The measure they pushed through, with the help of pandering lawmakers, is a model of how fiscal prudence is warped by special-interest politics. It enables the state to seize local income tax revenue, and override local limits on property taxes, in the event a county reduces per capita schools spending — even if the county has vastly exceeded minimum spending levels in previous years, as Montgomery did from 2001 to 2009.

Securing a waiver to protect the county from the law’s effects is technically feasible but, in the real world, all but impossible in political terms. When the next recession strikes, the ill-advised state law will render Montgomery, the state’s biggest and richest jurisdiction, helpless to balance competing budgetary demands.

Wary of locking in per capita funding increases forever, county officials have said for the past couple of years that they are loath to exceed state-mandated minimum spending on schools — already sky-high thanks to the county’s past generosity. But this is an election year, the economy is recovering, tax revenue is rising — and memories are fading.
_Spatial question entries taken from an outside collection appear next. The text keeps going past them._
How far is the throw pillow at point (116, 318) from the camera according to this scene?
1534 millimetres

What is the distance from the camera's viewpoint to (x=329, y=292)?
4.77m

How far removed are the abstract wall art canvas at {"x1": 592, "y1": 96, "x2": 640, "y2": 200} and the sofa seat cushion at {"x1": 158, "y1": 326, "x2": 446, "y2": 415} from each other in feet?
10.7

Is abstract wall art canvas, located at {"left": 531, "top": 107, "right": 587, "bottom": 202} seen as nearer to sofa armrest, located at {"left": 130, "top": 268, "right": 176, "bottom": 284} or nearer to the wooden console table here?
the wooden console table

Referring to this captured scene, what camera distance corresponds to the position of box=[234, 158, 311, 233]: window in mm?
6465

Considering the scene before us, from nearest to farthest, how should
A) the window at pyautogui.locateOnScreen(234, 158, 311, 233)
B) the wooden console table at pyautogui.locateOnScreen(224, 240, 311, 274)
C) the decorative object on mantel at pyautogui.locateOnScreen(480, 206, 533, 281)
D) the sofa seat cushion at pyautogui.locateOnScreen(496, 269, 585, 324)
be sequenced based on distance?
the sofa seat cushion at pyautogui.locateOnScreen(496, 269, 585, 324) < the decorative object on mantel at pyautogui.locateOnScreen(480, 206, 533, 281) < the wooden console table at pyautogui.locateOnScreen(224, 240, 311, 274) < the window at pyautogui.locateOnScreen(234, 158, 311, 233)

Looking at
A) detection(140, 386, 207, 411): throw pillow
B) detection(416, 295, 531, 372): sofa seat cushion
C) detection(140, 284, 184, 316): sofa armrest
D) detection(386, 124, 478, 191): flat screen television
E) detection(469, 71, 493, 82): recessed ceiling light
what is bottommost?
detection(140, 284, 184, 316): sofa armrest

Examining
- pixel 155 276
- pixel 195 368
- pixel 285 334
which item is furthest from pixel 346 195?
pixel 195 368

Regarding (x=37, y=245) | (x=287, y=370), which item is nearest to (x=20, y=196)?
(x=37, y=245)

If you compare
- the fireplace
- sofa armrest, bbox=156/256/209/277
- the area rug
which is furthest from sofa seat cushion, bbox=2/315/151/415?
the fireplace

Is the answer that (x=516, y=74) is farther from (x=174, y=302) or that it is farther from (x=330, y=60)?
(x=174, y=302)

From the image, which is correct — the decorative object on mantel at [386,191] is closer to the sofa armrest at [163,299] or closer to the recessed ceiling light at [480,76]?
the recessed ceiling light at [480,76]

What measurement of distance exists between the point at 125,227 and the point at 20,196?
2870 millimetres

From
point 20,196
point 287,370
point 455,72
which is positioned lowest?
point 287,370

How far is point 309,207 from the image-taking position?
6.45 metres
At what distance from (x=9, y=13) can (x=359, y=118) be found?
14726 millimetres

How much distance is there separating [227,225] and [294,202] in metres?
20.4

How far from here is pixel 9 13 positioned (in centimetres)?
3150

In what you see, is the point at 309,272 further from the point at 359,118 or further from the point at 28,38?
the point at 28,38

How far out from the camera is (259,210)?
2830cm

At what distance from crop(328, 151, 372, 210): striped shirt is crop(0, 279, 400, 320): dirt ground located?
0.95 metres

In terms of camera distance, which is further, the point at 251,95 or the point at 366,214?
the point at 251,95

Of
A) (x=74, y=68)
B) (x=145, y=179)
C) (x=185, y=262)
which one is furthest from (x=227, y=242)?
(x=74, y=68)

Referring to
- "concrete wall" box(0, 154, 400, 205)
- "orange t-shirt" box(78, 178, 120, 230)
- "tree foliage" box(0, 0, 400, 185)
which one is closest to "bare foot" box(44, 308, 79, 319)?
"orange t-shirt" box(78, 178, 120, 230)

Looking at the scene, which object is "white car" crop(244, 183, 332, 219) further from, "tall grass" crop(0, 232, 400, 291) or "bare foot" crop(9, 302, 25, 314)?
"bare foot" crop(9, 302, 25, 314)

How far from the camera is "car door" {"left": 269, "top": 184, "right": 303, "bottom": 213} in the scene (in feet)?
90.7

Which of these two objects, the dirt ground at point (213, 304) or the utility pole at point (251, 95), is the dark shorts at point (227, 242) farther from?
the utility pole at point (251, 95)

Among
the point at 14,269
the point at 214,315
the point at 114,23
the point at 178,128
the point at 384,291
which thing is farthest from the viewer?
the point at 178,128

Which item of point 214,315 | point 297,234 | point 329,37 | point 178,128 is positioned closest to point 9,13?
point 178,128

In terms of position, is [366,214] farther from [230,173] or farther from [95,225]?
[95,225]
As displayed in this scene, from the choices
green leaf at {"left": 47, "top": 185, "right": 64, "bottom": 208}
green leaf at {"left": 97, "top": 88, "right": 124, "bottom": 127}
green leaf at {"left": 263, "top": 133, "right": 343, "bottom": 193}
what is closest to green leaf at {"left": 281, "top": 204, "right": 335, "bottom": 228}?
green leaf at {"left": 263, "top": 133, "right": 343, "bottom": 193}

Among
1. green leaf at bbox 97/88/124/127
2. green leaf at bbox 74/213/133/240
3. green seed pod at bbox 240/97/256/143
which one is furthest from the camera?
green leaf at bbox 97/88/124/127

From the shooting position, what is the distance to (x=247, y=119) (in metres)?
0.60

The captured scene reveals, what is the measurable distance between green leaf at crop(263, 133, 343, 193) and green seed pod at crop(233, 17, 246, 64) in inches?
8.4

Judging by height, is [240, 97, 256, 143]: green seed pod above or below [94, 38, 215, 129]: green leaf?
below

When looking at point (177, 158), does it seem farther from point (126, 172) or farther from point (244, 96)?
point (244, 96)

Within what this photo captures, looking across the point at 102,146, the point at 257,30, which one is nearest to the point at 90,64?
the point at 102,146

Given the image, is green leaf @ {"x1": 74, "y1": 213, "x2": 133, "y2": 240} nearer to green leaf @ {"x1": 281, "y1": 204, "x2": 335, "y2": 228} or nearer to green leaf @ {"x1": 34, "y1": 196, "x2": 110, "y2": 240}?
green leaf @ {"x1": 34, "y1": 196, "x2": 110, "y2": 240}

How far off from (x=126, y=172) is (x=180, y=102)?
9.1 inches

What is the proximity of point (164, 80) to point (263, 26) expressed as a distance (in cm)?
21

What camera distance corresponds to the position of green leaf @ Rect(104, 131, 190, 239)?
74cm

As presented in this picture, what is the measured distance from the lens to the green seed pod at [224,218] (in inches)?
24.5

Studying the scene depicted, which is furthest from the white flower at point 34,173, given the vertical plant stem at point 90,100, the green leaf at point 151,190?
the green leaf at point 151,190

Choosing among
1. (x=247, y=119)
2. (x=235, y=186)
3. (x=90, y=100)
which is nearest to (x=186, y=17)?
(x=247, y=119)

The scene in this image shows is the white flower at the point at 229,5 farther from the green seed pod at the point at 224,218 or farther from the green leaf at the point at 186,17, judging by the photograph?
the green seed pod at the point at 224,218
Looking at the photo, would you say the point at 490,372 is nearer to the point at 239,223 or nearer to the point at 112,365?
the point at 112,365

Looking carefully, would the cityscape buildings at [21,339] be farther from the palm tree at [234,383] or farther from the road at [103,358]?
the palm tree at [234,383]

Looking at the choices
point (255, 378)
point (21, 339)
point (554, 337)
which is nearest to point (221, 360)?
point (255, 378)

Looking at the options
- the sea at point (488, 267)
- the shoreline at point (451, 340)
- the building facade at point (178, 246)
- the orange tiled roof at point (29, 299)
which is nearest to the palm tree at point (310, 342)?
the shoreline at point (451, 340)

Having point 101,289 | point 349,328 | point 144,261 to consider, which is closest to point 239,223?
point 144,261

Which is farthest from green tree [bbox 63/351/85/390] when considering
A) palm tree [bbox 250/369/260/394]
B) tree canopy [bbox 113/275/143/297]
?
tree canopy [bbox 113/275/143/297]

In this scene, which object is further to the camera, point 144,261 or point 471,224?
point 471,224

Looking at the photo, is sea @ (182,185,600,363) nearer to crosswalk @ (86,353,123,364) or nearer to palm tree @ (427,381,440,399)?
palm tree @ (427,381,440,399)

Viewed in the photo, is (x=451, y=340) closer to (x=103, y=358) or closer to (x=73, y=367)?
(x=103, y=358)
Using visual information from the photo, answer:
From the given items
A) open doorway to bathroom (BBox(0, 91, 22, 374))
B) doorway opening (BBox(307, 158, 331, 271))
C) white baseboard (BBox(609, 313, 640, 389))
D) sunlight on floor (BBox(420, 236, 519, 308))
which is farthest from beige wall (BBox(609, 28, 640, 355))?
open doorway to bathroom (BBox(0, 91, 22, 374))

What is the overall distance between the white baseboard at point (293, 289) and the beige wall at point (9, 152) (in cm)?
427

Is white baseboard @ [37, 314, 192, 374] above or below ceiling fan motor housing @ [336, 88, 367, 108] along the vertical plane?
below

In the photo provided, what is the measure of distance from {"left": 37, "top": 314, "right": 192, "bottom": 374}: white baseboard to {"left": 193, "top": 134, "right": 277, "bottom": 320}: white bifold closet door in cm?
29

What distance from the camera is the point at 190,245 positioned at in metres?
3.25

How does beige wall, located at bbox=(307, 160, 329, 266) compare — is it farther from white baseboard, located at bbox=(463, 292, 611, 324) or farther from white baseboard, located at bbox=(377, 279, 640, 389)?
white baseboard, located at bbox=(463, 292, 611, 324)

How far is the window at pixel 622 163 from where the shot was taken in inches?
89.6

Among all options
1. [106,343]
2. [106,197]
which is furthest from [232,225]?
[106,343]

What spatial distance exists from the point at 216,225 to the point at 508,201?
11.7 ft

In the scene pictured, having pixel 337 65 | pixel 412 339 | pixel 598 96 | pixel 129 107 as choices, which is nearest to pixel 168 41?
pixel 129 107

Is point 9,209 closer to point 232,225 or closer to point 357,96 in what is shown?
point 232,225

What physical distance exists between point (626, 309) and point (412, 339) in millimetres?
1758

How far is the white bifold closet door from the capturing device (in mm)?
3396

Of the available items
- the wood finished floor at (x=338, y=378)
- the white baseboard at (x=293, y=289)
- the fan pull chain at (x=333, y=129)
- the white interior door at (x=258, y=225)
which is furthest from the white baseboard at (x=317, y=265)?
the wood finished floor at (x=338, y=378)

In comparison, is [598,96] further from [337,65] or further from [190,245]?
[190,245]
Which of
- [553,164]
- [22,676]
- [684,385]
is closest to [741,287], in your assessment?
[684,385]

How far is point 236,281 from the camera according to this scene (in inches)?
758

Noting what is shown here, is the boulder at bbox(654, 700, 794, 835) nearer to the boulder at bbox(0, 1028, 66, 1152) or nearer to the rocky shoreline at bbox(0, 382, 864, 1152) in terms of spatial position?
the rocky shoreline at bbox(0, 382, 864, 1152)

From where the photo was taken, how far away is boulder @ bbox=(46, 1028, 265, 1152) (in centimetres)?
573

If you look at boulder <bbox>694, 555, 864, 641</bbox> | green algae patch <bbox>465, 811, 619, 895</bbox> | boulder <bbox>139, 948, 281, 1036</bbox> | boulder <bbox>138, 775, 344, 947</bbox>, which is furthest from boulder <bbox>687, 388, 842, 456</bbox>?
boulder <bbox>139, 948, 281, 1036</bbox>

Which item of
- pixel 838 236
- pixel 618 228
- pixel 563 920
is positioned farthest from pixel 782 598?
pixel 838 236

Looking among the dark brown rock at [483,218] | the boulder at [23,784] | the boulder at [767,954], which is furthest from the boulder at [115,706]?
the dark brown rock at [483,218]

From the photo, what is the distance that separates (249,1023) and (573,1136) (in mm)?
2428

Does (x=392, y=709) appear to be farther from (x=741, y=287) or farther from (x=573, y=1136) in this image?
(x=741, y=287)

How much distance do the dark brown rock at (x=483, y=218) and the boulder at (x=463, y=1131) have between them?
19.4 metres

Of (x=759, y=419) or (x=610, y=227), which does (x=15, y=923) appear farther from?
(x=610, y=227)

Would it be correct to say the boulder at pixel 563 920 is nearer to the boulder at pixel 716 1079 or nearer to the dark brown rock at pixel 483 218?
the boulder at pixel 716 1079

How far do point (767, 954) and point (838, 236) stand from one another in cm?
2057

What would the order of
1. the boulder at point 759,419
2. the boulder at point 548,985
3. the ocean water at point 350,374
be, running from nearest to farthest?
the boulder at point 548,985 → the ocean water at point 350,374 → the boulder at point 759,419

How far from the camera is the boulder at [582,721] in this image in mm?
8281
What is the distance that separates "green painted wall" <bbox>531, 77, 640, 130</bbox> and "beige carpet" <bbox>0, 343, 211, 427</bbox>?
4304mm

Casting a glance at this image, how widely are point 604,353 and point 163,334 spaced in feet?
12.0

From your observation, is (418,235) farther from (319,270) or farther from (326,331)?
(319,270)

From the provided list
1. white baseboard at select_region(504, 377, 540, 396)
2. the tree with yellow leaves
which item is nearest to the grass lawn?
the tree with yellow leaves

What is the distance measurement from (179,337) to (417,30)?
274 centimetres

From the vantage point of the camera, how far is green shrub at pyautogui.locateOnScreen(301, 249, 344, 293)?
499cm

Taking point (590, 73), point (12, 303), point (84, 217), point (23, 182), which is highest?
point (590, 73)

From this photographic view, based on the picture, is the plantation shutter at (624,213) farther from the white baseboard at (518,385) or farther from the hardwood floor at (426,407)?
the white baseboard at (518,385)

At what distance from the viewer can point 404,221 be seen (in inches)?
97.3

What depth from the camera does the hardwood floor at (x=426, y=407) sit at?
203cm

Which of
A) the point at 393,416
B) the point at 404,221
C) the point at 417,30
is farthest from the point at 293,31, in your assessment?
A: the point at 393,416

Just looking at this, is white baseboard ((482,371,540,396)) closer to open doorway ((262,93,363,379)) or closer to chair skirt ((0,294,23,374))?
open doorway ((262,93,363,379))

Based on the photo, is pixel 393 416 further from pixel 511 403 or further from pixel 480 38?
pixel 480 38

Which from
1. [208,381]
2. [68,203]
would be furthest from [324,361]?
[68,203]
Under pressure from the schools and teachers as he campaigns for reelection, County Executive Isiah Leggett (D) has proposed a budget for fiscal 2015 that would shift $26 million more to the public schools than required by the state’s so-called maintenance of effort law. In the context of a $2.1 billion county schools budget, this is not a spectacular sum. It’s just half the $52 million increase requested by the schools above the state-mandated minimum. Still, it elevates the county’s per capita spending on public education and, thanks to the state law, locks it in even in the event of future calamity.

It may well be that the school system’s budget request, or at least Mr. Leggett’s own recommendation, is amply justified. The county’s excellent schools are adjusting to rapidly shifting demographics and soaring enrollment. The problem is that the senseless state law allows for no flexibility in the future. It’s not a question of whether the county will regret its generosity. It’s simply a question of when.